Estratto della pagina:
La mitologia greca è ricca di storie affascinanti e significative, che non solo intrattengono ma offrono anche lezioni profonde sulla natura umana. Tra queste, le storie di Nemesi, Eco e Narciso sono particolarmente rilevanti per comprendere le dinamiche delle relazioni con persone narcisiste. In questo articolo, esploreremo chi sono Nemesi ed Eco, le loro storie e caratteristiche, il loro rapporto con Narciso, e come le persone che incarnano questi archetipi possono uscire da relazioni tossiche con narcisisti, ritrovando la loro forza e indipendenza.
Chi è Eco?
Eco è una figura tragica della mitologia greca, nota per la sua bellezza e il suo destino doloroso. Secondo il mito, Eco era una ninfa molto loquace, amata dagli dei per la sua voce melodiosa. Tuttavia, la sua vita cambiò drasticamente quando fu punita da Era, la moglie di Zeus.
La storia di Eco
Era, sospettosa delle infedeltà del marito Zeus con le ninfe, decise di punire Eco. La sua punizione fu crudele: Eco perse la capacità di parlare autonomamente e fu condannata a ripetere solo le ultime parole che le venivano dette. Questo destino la isolò profondamente, privandola della sua identità e della sua capacità di comunicare liberamente.
La sua storia diventa ancora più tragica quando incontra Narciso, un giovane di straordinaria bellezza, di cui si innamora perdutamente. Tuttavia, Narciso, vanitoso e indifferente, respinge l’amore di Eco. Disperata e umiliata, Eco si ritira nelle caverne, dove il suo corpo si consuma fino a rimanere solo la sua voce, destinata a ripetere per sempre le parole degli altri.
Chi è Nemesi?
Nemesi, al contrario, è una dea della giustizia retributiva e della vendetta. Il suo ruolo nella mitologia greca è quello di mantenere l’equilibrio, punendo gli eccessi di orgoglio e arroganza. Nemesi rappresenta la forza inevitabile della giustizia che si abbatte su chi si comporta in modo ingiusto.
La storia di Nemesi
Nemesi è spesso raffigurata con una bilancia, simbolo di giustizia, e con le ali, a indicare la sua capacità di raggiungere chiunque, ovunque. In alcune versioni del mito di Narciso, è Nemesi che punisce il giovane per la sua vanità e indifferenza verso gli altri. Dopo aver visto come Narciso respingeva e umiliava chiunque osasse amarlo, Nemesi lo condanna a innamorarsi della propria immagine riflessa nell’acqua. Incapace di staccarsi dal proprio riflesso, Narciso si consuma fino a morire, trasformandosi nel fiore che porta il suo nome.
Il rapporto tra Nemesi, Eco e Narciso
Le storie di Eco e Nemesi sono strettamente legate a quella di Narciso, e insieme rappresentano una potente allegoria delle dinamiche narcisistiche.

Problema scritto A:
Riporta senza modifiche il passo del testo su Eco e Nemesi da "La mitologia greca è ricca" a "forza e indipendenza.".
Problema scritto B:
Rispondi a queste domande sul testo su Eco e Nemesi.
(i) Da chi fu punita Eco?
(ii) Con quali attributi è spesso raffigurata Nemesi?
(iii) In che cosa si trasforma Narciso dopo essersi consumato?
Problema scritto C:
Continua il testo su Eco e Nemesi a partire dalla sua ultima frase.
Le voci che seguono sono materiale a parte, distinto dal testo su Eco e Nemesi.

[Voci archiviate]

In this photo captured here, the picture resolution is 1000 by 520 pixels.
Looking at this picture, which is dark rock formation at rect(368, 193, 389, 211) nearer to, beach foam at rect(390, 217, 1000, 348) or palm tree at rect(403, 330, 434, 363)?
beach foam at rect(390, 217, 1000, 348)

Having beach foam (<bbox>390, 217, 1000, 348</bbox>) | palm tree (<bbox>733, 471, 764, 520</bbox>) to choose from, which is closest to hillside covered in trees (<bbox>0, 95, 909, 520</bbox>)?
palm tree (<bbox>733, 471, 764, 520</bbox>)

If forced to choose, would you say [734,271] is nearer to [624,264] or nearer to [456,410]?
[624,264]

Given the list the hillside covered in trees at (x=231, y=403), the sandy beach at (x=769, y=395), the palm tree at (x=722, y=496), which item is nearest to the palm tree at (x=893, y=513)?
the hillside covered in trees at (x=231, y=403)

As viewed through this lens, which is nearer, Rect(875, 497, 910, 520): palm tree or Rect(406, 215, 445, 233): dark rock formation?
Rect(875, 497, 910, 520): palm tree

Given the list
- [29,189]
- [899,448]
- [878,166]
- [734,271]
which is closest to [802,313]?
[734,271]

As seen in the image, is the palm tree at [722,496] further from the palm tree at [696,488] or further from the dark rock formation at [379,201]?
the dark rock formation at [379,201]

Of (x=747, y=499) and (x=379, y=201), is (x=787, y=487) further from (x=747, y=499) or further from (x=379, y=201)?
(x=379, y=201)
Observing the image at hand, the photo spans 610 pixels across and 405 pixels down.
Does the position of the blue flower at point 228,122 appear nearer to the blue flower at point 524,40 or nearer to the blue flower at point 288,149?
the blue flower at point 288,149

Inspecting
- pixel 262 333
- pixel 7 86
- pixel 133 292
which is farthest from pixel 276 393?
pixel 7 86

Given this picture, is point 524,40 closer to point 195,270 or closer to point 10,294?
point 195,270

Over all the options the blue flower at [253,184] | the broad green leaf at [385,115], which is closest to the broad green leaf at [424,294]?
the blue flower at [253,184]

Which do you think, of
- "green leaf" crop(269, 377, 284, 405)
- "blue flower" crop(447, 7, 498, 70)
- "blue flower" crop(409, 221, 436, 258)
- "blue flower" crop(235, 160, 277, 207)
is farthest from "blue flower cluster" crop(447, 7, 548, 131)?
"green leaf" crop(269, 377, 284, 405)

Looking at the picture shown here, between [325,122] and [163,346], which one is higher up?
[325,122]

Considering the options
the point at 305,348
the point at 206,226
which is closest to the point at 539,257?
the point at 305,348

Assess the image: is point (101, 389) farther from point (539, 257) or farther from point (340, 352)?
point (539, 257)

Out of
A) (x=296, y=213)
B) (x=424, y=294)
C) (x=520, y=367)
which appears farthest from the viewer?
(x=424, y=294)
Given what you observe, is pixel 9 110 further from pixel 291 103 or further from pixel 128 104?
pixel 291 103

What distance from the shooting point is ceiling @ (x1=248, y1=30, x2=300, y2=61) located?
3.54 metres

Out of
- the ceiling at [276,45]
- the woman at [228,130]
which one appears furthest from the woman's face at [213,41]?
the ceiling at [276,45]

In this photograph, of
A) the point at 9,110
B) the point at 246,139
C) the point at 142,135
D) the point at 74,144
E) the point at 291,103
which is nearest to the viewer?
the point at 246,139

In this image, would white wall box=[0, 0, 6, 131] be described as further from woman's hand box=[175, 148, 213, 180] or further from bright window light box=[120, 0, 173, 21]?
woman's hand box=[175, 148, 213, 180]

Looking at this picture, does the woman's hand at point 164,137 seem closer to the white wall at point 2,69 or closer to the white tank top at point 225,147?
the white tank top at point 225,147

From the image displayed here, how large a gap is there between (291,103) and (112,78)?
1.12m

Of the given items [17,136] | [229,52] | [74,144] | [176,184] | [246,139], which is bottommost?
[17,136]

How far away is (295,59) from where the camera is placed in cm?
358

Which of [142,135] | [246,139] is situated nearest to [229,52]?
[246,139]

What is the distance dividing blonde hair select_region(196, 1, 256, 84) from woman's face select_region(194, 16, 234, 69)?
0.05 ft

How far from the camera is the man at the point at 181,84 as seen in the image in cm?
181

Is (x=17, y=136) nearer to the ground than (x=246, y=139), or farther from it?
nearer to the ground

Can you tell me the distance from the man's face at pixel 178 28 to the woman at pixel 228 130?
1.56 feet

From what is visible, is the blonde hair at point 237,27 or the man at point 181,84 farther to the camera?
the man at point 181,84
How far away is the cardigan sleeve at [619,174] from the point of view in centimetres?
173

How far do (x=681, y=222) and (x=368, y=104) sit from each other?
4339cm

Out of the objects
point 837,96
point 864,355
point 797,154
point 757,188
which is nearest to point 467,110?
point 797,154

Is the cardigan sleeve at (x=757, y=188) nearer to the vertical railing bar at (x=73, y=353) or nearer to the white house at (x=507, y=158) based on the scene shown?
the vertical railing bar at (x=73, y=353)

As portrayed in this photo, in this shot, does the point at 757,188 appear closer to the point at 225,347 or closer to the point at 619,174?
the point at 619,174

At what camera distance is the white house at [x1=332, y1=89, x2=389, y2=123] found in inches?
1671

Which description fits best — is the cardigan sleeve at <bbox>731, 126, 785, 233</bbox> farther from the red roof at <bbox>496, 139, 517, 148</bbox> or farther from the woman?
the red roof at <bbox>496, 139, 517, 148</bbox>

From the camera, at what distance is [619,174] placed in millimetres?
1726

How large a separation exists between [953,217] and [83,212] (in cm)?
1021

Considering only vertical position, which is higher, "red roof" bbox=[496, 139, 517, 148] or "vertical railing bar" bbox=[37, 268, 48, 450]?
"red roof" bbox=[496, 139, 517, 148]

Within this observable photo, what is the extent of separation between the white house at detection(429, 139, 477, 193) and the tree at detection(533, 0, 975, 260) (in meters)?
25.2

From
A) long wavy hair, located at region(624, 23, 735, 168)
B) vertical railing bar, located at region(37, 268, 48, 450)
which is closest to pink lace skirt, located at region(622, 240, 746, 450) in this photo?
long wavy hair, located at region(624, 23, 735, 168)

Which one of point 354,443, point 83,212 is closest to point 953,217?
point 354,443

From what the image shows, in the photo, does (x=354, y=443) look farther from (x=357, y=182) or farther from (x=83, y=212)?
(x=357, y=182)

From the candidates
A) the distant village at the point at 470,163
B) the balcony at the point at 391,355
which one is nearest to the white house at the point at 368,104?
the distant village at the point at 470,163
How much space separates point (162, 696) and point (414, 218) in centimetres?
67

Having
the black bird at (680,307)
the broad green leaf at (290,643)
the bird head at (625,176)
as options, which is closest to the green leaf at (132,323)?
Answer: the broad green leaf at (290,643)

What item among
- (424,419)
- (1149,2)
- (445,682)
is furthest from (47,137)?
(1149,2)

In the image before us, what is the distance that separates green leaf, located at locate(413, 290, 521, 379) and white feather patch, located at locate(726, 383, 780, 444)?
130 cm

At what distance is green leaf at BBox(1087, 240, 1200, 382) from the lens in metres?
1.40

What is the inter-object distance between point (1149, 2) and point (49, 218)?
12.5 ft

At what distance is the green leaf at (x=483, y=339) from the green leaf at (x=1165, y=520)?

Risultato del compito A:
La mitologia greca è ricca di storie affascinanti e significative, che non solo intrattengono ma offrono anche lezioni profonde sulla natura umana. Tra queste, le storie di Nemesi, Eco e Narciso sono particolarmente rilevanti per comprendere le dinamiche delle relazioni con persone narcisiste. In questo articolo, esploreremo chi sono Nemesi ed Eco, le loro storie e caratteristiche, il loro rapporto con Narciso, e come le persone che incarnano questi archetipi possono uscire da relazioni tossiche con narcisisti, ritrovando la loro forza e indipendenza.

Risultato del compito B:
(i) Da Era, la moglie di Zeus.
(ii) Con una bilancia e con le ali.
(iii) Nel fiore che porta il suo nome.

Risultato del compito C:
- Eco e Narciso: La relazione tra Eco e Narciso è un esempio classico di una dinamica tossica. Eco, privata della sua voce e del suo potere, diventa una vittima ideale per un narcisista come Narciso, che è incapace di amare qualcun altro oltre se stesso. L’amore non corrisposto di Eco per Narciso illustra come le persone con bassa autostima o che sono state “zittite” emotivamente possono essere attratte da individui narcisisti.
- Nemesi e Narciso: Nemesi rappresenta la giustizia che inevitabilmente arriva per riequilibrare le ingiustizie causate da Narciso. La sua punizione per Narciso non è solo una vendetta, ma un modo per ristabilire l’ordine. Questo riflette l’idea che i narcisisti, alla fine, affrontano le conseguenze delle loro azioni, anche se può non sembrare immediato.
Uscire da una relazione con un narcisista: la prospettiva di Eco
Per una persona che si identifica con Eco, uscire da una relazione con un narcisista può essere estremamente difficile. Tuttavia, ci sono passi che possono aiutare a ritrovare la propria voce e forza.
- Riconoscere il problema: Il primo passo è riconoscere la natura tossica della relazione. Comprendere che non è colpa propria se il narcisista si comporta in modo manipolativo è fondamentale per iniziare il processo di guarigione.
- Ritrovare la propria voce: Come Eco ha perso la sua voce, le vittime di narcisisti spesso perdono il loro senso di sé. Parte del processo di guarigione consiste nel ritrovare la propria voce, esprimendo i propri sentimenti e bisogni senza paura di essere respinti o ignorati.
- Stabilire confini: È cruciale stabilire confini chiari e mantenerli. Questo può significare tagliare completamente i contatti con il narcisista e circondarsi di persone che offrono supporto genuino.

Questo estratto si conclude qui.